Rewrite the volunteer driver article, beginning at "When considering volunteer" and stopping after "behind the wheel.", with "behind the wheel" replaced by "on the road".

Text:
* start *
Managing Volunteer Drivers: Best Practices for Nonprofit Organizations

In part one of this blog, we discussed volunteer drivers so that your nonprofit clients could better understand their risk exposure. Here, in part two, we’ll look at the steps nonprofits can take to better manage volunteers who drive on behalf of their organizations.

According to the Nonprofit Risk Management Center (NRMC), the more miles volunteers drive, the more vulnerable the nonprofit and its clients are to accidents and injury. Moreover, volunteer drivers who provide transportation to children or vulnerable adults require additional safety considerations that aren’t typically present for drivers who don’t have passengers in their vehicles.

When considering volunteer drivers, organizations need to be proactive in their efforts to lessen their risk exposure. The NRMC suggests the following best practices for managing the risk that an unprepared driver may encounter behind the wheel.

  • Develop and conduct a regular driver screening process. Organizations should prequalify all potential drivers by way of a standard screening process. This includes having volunteers provide proof of a valid driver’s license, checking to ensure that their vehicle registration is current and conducting a formal review of their motor vehicle driving history. The screening process should also establish guidelines to determine which driving infractions automatically make a driver ineligible.
* end *
Provided data:
* start *
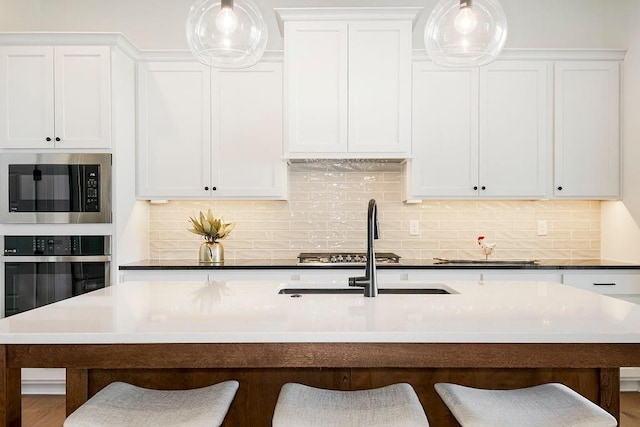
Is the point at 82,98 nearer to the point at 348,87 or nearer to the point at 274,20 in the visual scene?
the point at 274,20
* end *
Full answer:
When considering volunteer drivers, organizations need to be proactive in their efforts to lessen their risk exposure. The NRMC suggests the following best practices for managing the risk that an unprepared driver may encounter on the road.